An hour later he had every detail. There was silence in the dressing room. Everybody else had gone home, having tired of waiting around to find out about the excitement in the alley. Dan looked at Kim.
“It was your duty to report all this to the police, Hale,” he said, “even if she didn’t want it reported.”
“I realize that now, and I’m sorry,” Kim said humbly.
Dan smiled at me. “You’re the daughter of Joe Ryan. You tell me what my next step is?”
“What Dad used to call footwork. Find out where everybody was at the time I stopped the bullet. Eliminate those that have a good alibi. Double check those that don’t to see if you can uncover motive. If you find one with a good motive and no covering alibi, try to prove they did it. If you can’t prove it, set some sort of a trap so they’ll commit themselves.”
He stood up. “Right.” He turned on Kim. “A good thing you’ve got a permit for the gun of yours, lad. Now get this girl back to her place.” He turned to me. “You’ve had a shock. You will stay in your apartment until I tell you you can leave it. You will eat there every meal. Stay away from windows and don’t open the door unless you know who is on the other side, and even then only when you’ve got me or Hale here in the apartment with you.”
I gave him a startled look. “Hey, there! You seem to forget that I have a job here. Remember? Do re me fa so?”
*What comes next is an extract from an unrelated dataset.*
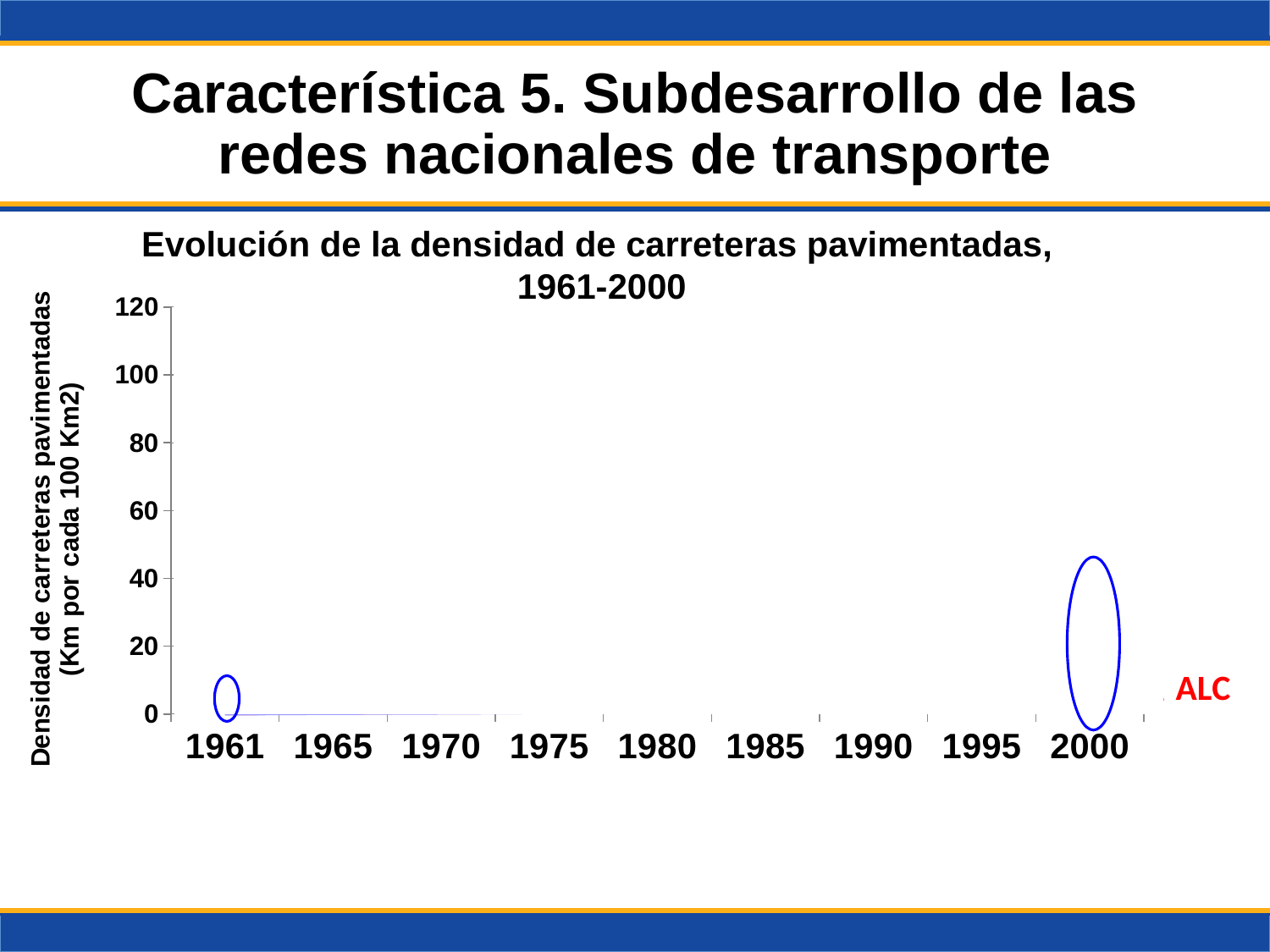
Is the value for ALC in 1965 greater or less than 40? less What label is shown in red next to the plotted series? ALC What is the title of the chart? Evolución de la densidad de carreteras pavimentadas, 1961-2000 Is the value for ALC in 1961 greater or less than 20? less What kind of chart is shown on the slide? line chart How many year labels are shown along the x axis? 9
“Doctor’s orders, Hank. You set one foot outside the apartment and I give this whole thing to the newspapers. I can keep it out by telling the captain that it’s the only way to keep the criminal off guard.”
Kim nodded in agreement. I looked helplessly at him and then at Uncle Danny. “All right. All right,” I said wearily. “Take me home, Kim.”
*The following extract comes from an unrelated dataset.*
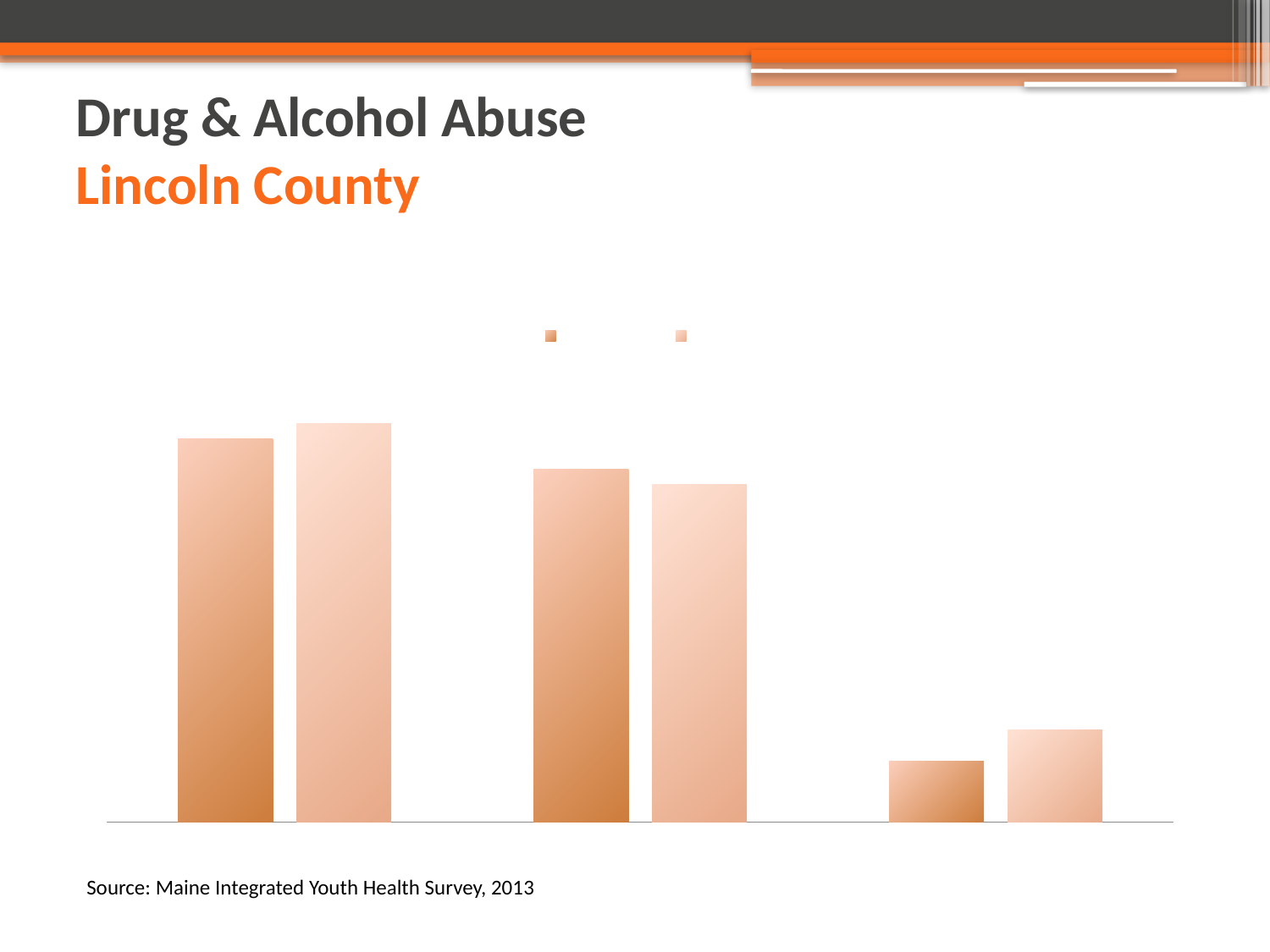
What kind of chart is shown on the slide? bar chart How many groups of bars does the chart show? 3 How many series does the legend list? 2 In the rightmost group, which bar is taller, the darker orange bar or the lighter bar? the lighter bar Which group of bars is the tallest: the leftmost, middle, or rightmost? leftmost Which group of bars is the shortest: the leftmost, middle, or rightmost? rightmost In the middle group, which bar is taller, the darker orange bar or the lighter bar? the darker orange bar What source is cited below the chart? Maine Integrated Youth Health Survey, 2013 How many bars are plotted in the chart? 6 In the leftmost group, which bar is taller, the darker orange bar or the lighter bar? the lighter bar What county is named in the slide title above the chart? Lincoln County Do the bar heights generally rise or fall from left to right across the groups? fall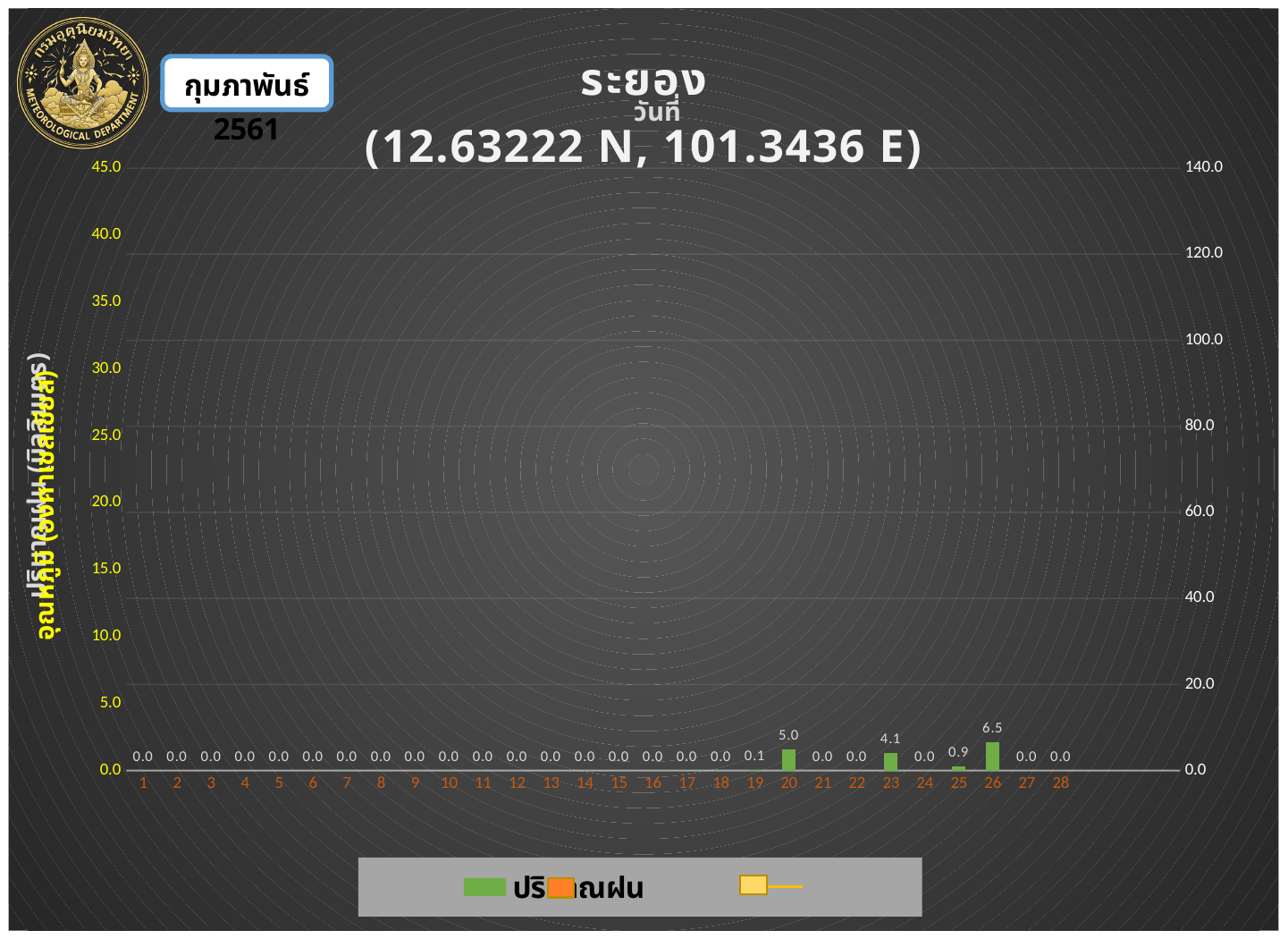
What is the station name shown in the chart title? ระยอง What is the rainfall value shown for day 26? 6.5 What is the rainfall value shown for day 19? 0.1 What kind of chart is shown on the slide? bar chart What is the rainfall value shown for day 23? 4.1 What is the difference between the rainfall values for day 20 and day 23? 0.9 Which is larger, the rainfall value for day 23 or for day 25? day 23 How many days are shown on the x axis? 28 What is the rainfall value shown for day 25? 0.9 Which day has the highest rainfall value? 26 What is the difference between the rainfall values for day 26 and day 20? 1.5 What is the rainfall value shown for day 20? 5.0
When we got back to the apartment, Baldy and Betty were sitting side by side on the couch. They both looked up when I swung the door open. Betty looked a bit rumpled and Baldy looked a bit flushed.
Betty brought in some beer and they listened while Kim told them the full story of the latest attack on me, including the fact that I’d have to stay in the apartment. Baldy and Betty both nodded their agreement with the plan. Kim looked at Baldy.
“Chum,” he said, “I think that you should have been sleeping this evening instead of being a gay blade. Wasn’t that the agreement?”
Baldy looked hurt. “You misjudge me, boss. I turned the canary over to you at six. I bought a steak. I went back to my hotel. I went to sleep at eight. I slept until two. Insomnia. I guessed it was about time Betty got home from her date. I called her at twenty to three. She was in. I was hungry. I invited myself over. Okay?”
Betty had been very quiet ever since Kim had told of the attempt on my life. Her usually cheerful and placid face had looked strained.
To cheer her up I said, “Two dates in one night, Betty! You’re really getting around.”
“Did you leave your window open when you left?” she asked me.
“No.”
She turned to Kim. “When I got back from my date, a few minutes before Baldy phoned, I heard a noise in Hank’s room. I opened the door and went in, thinking that she might have gotten through unusually early. Her window was wide open and I thought that was funny because three days ago some men came up and put a ventilator on the window, the kind that lets air in without anybody being able to open it any further from the outside.”
Kim jumped up. “Come on, Baldy,” he said. “You gals stay right here. Maybe they boobytrapped the bedroom.”
Betty and I sat and watched each other with wide eyes. After the shot that came through my bedroom window I had had the trick ventilator installed, and I had also bought thick curtains that could be drawn across so that no one could see into the bedroom. Betty had helped me move the furniture around. I had told her it was because I was sick of the old arrangement. Actually, I hadn’t wanted anybody hitting the target with a second shot fired by guess through the locked window and the heavy curtains.
And somebody had opened the trick window!
Chapter V
In a way, that one little thing frightened me more than even the shot that had knocked me sprawling off the steps. Remembering the fall, I noticed that I was getting stiff and sore.
The living room, which had always seemed so cheery, had clots of dark shadow in the corners. We heard the distant murmur of the voices of Kim and Baldy. Once, Betty shuddered. She crossed over and sat on the arm of my chair. We held hands like a couple of frightened schoolgirls. In a low voice, I told her of the two attempts she knew nothing about. She held my hand even tighter. Her plump fingers were cold.
In fifteen minutes they came back to the living room. Kim had a smudge of dirt across one cheek. Both men looked relieved.